O que pases treinta noches enteras sin soñar
que olvides los horarios y fallen tus alarmas.
Que no veas el cine que alaban los que saben,
o que dicen que saben.
Que te pierdas los discos que "tenés que escuchar".

Pero que no te falte reír todos los días,
el sol en las mejillas,
las rodillas con barro,
el gusto a agua salada en el aire
al costado del mar,
la lluvia,
la mañana,
la brisa que te traiga el perfume de un tilo,
el momento preciso de atrapar el presente,
de moldear con tus manos lo que es,
de rozar con tus dedos la sustancia del tiempo,
dar un paso adelante sólo para explorar.

Y contar con tus fuerzas como toda herramienta
y tener la certeza de quien sabe avanzar
sin contar las distancias,
sin temer descansar,
sin mirar la ventana imaginando mundos:
descolgando los mapas. Saliendo a caminar.

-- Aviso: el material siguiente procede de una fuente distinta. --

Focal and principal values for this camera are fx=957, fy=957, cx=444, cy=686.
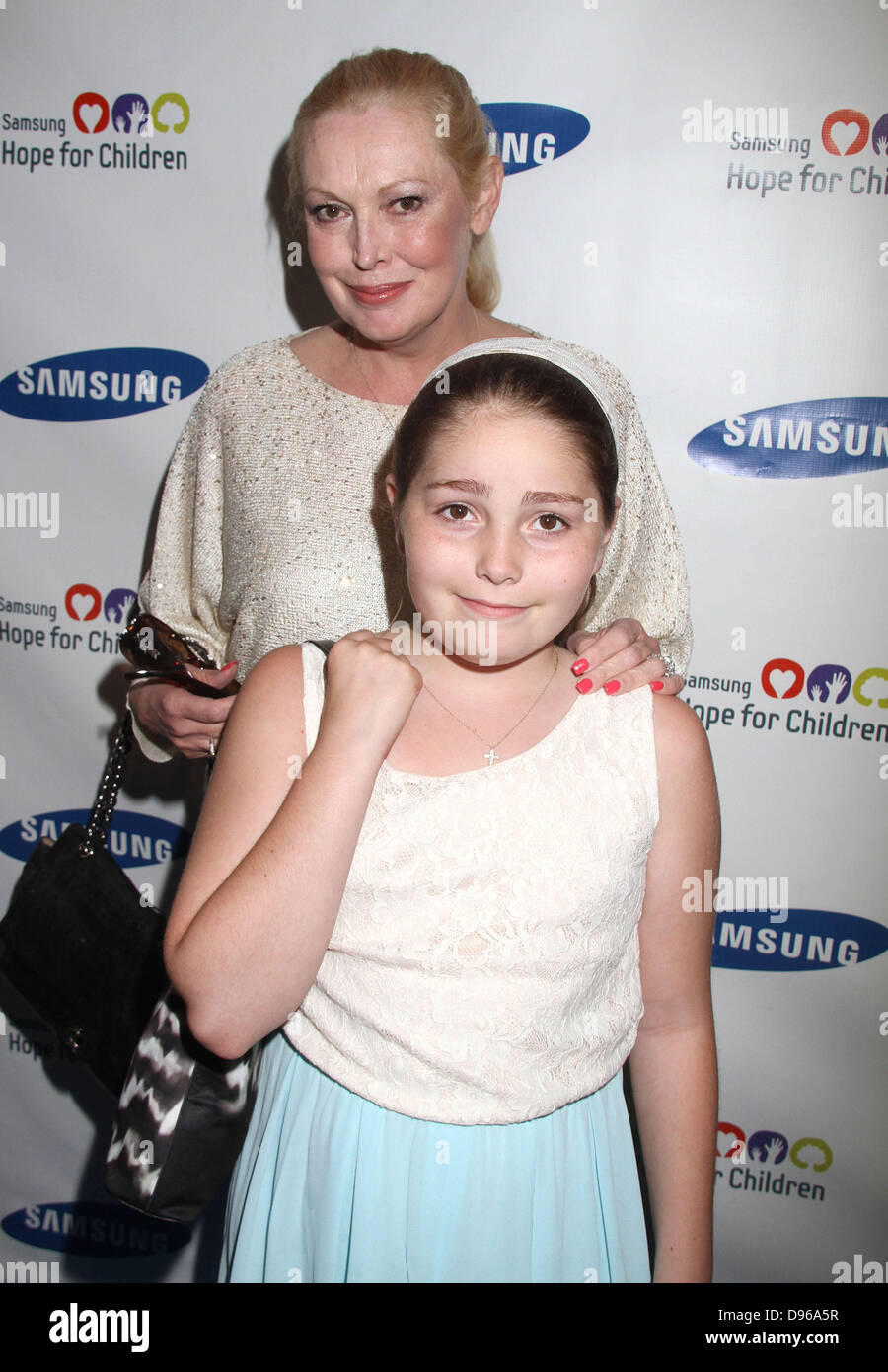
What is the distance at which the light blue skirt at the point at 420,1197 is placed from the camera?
1.14 meters

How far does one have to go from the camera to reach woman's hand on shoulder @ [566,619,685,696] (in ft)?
4.02

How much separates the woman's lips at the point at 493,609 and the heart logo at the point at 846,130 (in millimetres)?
1350

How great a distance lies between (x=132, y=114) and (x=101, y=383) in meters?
0.54

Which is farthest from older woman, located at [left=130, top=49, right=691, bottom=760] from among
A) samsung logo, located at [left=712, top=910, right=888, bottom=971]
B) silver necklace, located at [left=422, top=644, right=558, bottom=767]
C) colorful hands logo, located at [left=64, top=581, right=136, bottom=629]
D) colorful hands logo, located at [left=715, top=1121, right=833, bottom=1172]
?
colorful hands logo, located at [left=715, top=1121, right=833, bottom=1172]

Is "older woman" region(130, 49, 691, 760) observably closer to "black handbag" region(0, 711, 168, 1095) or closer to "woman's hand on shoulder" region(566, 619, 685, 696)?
"woman's hand on shoulder" region(566, 619, 685, 696)

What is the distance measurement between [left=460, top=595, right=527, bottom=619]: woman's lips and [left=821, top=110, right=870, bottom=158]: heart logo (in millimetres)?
1350

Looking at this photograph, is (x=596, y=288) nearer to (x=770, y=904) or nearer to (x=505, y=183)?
(x=505, y=183)

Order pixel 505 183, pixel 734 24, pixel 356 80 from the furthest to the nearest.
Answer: pixel 505 183 → pixel 734 24 → pixel 356 80

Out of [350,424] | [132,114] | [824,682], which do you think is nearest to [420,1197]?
[350,424]

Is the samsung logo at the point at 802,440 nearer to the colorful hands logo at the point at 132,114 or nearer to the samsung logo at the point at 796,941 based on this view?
the samsung logo at the point at 796,941

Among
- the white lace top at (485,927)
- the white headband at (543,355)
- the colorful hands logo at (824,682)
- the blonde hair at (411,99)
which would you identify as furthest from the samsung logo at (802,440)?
the white lace top at (485,927)
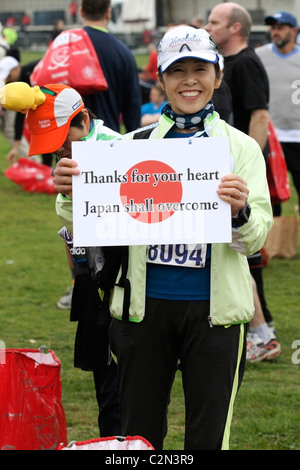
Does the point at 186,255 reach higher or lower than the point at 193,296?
higher

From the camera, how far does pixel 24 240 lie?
1010 cm

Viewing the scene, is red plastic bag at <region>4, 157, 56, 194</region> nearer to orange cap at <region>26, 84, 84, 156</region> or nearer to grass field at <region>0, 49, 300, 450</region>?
grass field at <region>0, 49, 300, 450</region>

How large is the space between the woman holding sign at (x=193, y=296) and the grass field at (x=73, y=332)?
56.5 inches

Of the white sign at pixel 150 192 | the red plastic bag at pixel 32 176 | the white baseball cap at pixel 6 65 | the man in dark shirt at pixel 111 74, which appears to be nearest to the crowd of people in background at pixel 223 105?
the man in dark shirt at pixel 111 74

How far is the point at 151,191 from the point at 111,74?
3244mm

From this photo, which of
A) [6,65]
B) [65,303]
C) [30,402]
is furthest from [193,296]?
[6,65]

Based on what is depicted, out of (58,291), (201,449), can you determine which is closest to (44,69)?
(58,291)

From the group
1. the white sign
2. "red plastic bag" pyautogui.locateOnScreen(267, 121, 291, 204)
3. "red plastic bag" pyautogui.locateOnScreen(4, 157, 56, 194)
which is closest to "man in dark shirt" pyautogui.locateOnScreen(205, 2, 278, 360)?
"red plastic bag" pyautogui.locateOnScreen(267, 121, 291, 204)

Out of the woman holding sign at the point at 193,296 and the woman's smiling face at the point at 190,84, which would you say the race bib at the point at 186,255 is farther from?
the woman's smiling face at the point at 190,84

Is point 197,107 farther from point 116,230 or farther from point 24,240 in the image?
point 24,240

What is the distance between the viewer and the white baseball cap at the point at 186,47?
3125 millimetres

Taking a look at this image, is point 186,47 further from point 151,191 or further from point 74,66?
point 74,66

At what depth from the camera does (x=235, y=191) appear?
9.48 ft
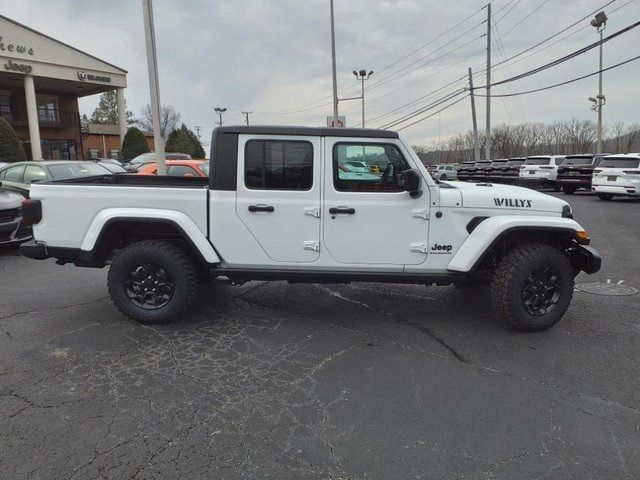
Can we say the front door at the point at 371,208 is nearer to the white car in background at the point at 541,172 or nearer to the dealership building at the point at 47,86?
the white car in background at the point at 541,172

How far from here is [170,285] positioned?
15.5 feet

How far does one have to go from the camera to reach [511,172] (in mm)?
23875

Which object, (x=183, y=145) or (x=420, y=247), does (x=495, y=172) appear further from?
(x=183, y=145)

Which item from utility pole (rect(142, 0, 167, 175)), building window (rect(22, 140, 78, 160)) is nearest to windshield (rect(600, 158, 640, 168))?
utility pole (rect(142, 0, 167, 175))

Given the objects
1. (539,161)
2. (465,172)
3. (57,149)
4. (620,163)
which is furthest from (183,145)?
(620,163)

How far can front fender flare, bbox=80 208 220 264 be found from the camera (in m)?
4.47

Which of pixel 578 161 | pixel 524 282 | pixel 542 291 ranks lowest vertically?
pixel 542 291

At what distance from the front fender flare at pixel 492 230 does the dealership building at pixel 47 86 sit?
34.7 meters

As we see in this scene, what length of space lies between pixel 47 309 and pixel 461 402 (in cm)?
448

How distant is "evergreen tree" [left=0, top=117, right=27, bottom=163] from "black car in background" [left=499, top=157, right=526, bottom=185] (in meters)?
25.6

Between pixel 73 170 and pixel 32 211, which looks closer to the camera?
pixel 32 211

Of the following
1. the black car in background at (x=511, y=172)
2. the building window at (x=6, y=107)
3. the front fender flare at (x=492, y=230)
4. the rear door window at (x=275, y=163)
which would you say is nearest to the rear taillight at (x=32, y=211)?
the rear door window at (x=275, y=163)

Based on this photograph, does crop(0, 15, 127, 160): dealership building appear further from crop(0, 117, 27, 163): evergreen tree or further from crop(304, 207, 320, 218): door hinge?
crop(304, 207, 320, 218): door hinge

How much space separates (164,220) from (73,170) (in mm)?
8029
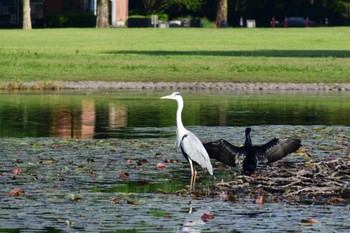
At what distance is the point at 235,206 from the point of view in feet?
47.2

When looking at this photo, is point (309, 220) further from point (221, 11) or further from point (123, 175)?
point (221, 11)

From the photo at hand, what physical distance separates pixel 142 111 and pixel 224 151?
13.5 metres

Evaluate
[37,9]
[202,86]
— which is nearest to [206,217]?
[202,86]

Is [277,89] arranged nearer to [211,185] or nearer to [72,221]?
[211,185]

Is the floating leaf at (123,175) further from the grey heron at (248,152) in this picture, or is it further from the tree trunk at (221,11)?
the tree trunk at (221,11)

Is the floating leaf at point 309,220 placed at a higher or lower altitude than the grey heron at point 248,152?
lower

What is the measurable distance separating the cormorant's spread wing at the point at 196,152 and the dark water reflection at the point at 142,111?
23.5ft

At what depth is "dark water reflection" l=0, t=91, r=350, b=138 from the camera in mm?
24719

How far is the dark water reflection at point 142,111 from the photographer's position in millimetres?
24719

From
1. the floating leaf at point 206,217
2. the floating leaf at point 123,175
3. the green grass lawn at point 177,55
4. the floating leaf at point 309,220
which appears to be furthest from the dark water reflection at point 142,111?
the floating leaf at point 309,220

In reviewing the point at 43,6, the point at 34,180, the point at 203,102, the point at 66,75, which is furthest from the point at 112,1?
the point at 34,180

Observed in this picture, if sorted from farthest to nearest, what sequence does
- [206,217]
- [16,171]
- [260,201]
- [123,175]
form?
1. [16,171]
2. [123,175]
3. [260,201]
4. [206,217]

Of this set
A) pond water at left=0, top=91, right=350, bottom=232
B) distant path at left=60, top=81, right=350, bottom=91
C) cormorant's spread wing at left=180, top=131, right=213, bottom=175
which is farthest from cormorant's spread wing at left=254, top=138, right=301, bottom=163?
distant path at left=60, top=81, right=350, bottom=91

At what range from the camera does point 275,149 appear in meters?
16.6
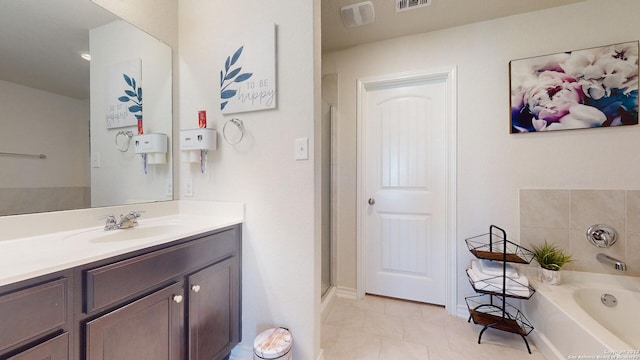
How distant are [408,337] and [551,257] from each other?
116 cm

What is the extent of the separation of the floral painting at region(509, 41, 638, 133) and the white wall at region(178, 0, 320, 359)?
163cm

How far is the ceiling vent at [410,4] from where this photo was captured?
64.9 inches

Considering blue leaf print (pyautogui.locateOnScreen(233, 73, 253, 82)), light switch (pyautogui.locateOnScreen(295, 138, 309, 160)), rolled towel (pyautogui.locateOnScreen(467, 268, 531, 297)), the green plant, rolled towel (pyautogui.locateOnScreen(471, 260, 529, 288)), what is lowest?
rolled towel (pyautogui.locateOnScreen(467, 268, 531, 297))

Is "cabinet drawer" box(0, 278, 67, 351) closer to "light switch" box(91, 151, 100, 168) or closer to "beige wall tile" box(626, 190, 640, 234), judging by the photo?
"light switch" box(91, 151, 100, 168)

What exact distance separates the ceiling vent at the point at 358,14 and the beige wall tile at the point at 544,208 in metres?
1.78

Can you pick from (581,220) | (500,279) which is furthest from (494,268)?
(581,220)

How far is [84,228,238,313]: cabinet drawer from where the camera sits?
2.47 ft

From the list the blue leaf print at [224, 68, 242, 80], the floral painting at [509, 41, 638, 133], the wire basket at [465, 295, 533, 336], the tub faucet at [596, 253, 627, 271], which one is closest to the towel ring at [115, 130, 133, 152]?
the blue leaf print at [224, 68, 242, 80]

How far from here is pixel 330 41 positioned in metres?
2.12

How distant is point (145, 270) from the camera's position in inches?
34.9

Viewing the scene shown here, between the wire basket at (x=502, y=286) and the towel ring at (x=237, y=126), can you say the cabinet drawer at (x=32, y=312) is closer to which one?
the towel ring at (x=237, y=126)

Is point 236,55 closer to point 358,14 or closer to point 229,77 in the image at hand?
point 229,77

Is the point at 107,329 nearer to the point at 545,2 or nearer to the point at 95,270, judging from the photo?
the point at 95,270

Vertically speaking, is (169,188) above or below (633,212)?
above
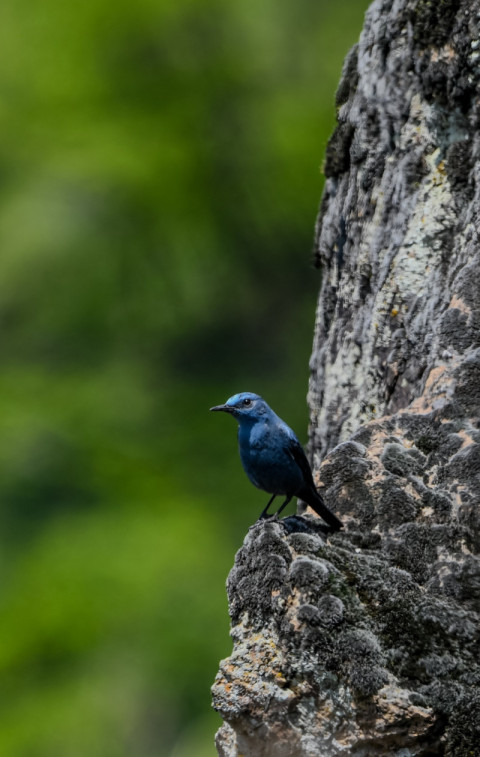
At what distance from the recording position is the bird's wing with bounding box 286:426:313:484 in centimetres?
492

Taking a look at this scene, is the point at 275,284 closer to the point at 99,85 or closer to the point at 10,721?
the point at 99,85

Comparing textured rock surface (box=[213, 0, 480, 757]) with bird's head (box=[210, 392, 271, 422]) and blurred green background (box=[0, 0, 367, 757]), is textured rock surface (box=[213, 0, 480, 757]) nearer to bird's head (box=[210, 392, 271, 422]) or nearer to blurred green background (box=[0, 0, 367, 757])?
bird's head (box=[210, 392, 271, 422])

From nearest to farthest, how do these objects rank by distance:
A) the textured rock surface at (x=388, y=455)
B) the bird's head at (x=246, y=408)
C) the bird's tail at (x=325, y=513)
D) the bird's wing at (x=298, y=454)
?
the textured rock surface at (x=388, y=455)
the bird's tail at (x=325, y=513)
the bird's wing at (x=298, y=454)
the bird's head at (x=246, y=408)

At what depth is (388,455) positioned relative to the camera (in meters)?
4.57

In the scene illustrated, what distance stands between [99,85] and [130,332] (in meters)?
8.07

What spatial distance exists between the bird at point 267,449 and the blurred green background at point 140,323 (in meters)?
7.56

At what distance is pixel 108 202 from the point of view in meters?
22.2

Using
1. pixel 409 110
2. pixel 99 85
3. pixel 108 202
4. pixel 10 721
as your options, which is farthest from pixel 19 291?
pixel 409 110

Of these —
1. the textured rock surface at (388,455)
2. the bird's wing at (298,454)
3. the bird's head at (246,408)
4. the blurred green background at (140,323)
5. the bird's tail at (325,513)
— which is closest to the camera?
the textured rock surface at (388,455)

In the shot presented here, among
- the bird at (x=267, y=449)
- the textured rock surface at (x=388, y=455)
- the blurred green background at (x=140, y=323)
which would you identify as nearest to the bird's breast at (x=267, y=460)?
the bird at (x=267, y=449)

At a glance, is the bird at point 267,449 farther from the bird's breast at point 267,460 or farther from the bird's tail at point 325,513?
the bird's tail at point 325,513

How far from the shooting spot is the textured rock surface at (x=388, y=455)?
3.75 m

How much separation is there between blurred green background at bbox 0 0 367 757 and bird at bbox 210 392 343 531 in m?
7.56

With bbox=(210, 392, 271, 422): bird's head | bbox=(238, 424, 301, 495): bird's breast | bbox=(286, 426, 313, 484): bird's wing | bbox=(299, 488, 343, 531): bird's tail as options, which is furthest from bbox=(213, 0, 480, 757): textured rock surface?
bbox=(210, 392, 271, 422): bird's head
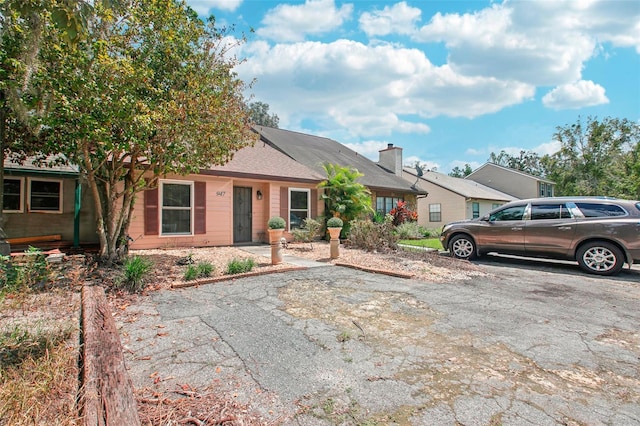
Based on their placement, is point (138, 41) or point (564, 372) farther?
point (138, 41)

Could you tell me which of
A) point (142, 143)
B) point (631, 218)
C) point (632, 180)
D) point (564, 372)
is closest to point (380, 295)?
point (564, 372)

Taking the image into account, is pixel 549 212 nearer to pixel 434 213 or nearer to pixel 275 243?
pixel 275 243

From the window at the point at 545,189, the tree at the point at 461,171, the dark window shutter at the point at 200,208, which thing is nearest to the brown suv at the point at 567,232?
the dark window shutter at the point at 200,208

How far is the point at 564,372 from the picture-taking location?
302 centimetres

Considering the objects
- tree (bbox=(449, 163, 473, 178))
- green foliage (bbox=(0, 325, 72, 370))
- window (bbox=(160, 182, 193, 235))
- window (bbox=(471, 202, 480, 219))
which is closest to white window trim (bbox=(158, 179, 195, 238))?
window (bbox=(160, 182, 193, 235))

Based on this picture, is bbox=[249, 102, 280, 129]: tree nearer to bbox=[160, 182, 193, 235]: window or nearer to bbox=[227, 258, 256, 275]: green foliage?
bbox=[160, 182, 193, 235]: window

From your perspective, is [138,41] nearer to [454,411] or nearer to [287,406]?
[287,406]

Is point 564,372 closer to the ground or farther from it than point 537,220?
closer to the ground

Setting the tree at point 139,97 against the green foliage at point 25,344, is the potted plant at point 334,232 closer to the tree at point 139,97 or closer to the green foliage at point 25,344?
the tree at point 139,97

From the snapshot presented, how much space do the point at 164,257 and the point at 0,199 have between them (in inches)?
125

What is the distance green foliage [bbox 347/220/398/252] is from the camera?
1002cm

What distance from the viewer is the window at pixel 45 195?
31.3 ft

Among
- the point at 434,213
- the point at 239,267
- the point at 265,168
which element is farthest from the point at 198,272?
the point at 434,213

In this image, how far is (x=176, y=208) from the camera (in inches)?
398
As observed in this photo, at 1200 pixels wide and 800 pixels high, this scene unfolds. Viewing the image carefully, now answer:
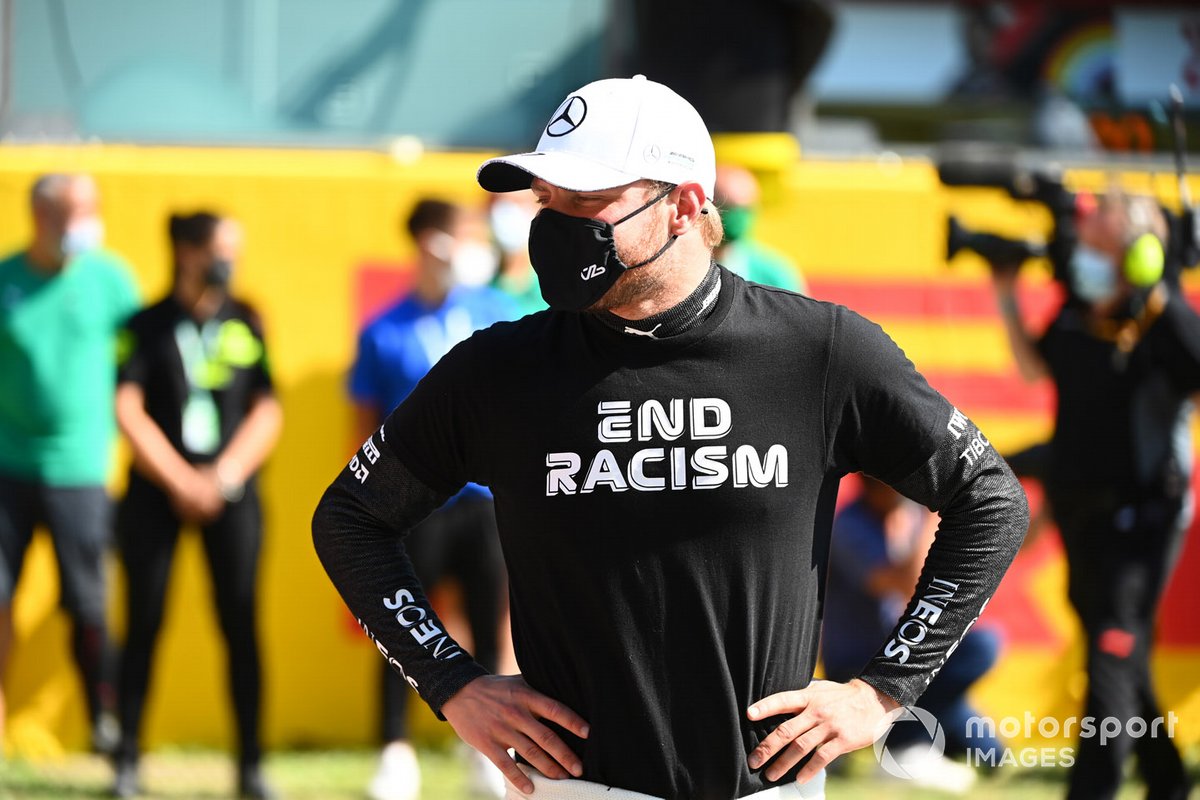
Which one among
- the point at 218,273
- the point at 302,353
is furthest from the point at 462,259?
the point at 302,353

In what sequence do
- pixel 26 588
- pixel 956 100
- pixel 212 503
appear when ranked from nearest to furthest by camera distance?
pixel 212 503
pixel 26 588
pixel 956 100

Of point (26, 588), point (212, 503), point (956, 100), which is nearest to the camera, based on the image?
point (212, 503)

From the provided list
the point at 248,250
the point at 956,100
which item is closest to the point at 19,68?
the point at 248,250

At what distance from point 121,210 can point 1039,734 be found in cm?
449

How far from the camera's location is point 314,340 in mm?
7074

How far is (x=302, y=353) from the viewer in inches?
279

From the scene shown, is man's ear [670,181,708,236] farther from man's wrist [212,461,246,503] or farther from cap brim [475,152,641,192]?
man's wrist [212,461,246,503]

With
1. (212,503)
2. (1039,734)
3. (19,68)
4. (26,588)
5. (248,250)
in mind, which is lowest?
(1039,734)

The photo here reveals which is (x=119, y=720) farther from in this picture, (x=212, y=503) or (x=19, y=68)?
(x=19, y=68)

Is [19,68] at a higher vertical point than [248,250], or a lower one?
higher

Que no esperes que nadie te rescate de vos,
de una cárcel que armes por querer escaparte.
Que tomes decisiones.
Que enfrentes el invierno, que respires su aire
y lo sepas amar.

Que no esperes la suerte,
o el momento preciso,
que sean tus acciones
mucho más que soñar.

Que caminen tus pies,
que se gasten tus suelas,
que tus manos construyan,
que te duela la carne
si dejás de intentar.

Pero que no te falte reír todos los días,
el sol en las mejillas,
las rodillas con barro,
el gusto a agua salada en el aire
al costado del mar,
la lluvia,
la mañana,
la brisa que te traiga el perfume de un tilo,
el momento preciso de atrapar el presente,
de moldear con tus manos lo que es,
de rozar con tus dedos la sustancia del tiempo,
dar un paso adelante sólo para explorar.

Y contar con tus fuerzas como toda herramienta
y tener la certeza de quien sabe avanzar
sin contar las distancias,
sin temer descansar,
sin mirar la ventana imaginando mundos:
descolgando los mapas. Saliendo a caminar.

XLV

Llegó a la puerta del consultorio pero se detuvo allí sin golpear. Sus manos adoloridas de tanto haber golpeado a su vecino la noche anterior se negaban a realizar un solo golpe más, aunque fuera a la puerta del doctor que podría curarlas.

Dio media vuelta y decidió acudir a las autoridades. Después de todo, su orgullo estaba más herido que su cuerpo y estaba seguro de que lo mejor era hacer la denuncia. Caminó las tres cuadras que lo separaban de la plaza principal, atravesó el césped ignorando involuntariamente el cartel que prohibía pisarlo, y se sentó a pensar en el banco despintado que estaba en la puerta de la comisaría.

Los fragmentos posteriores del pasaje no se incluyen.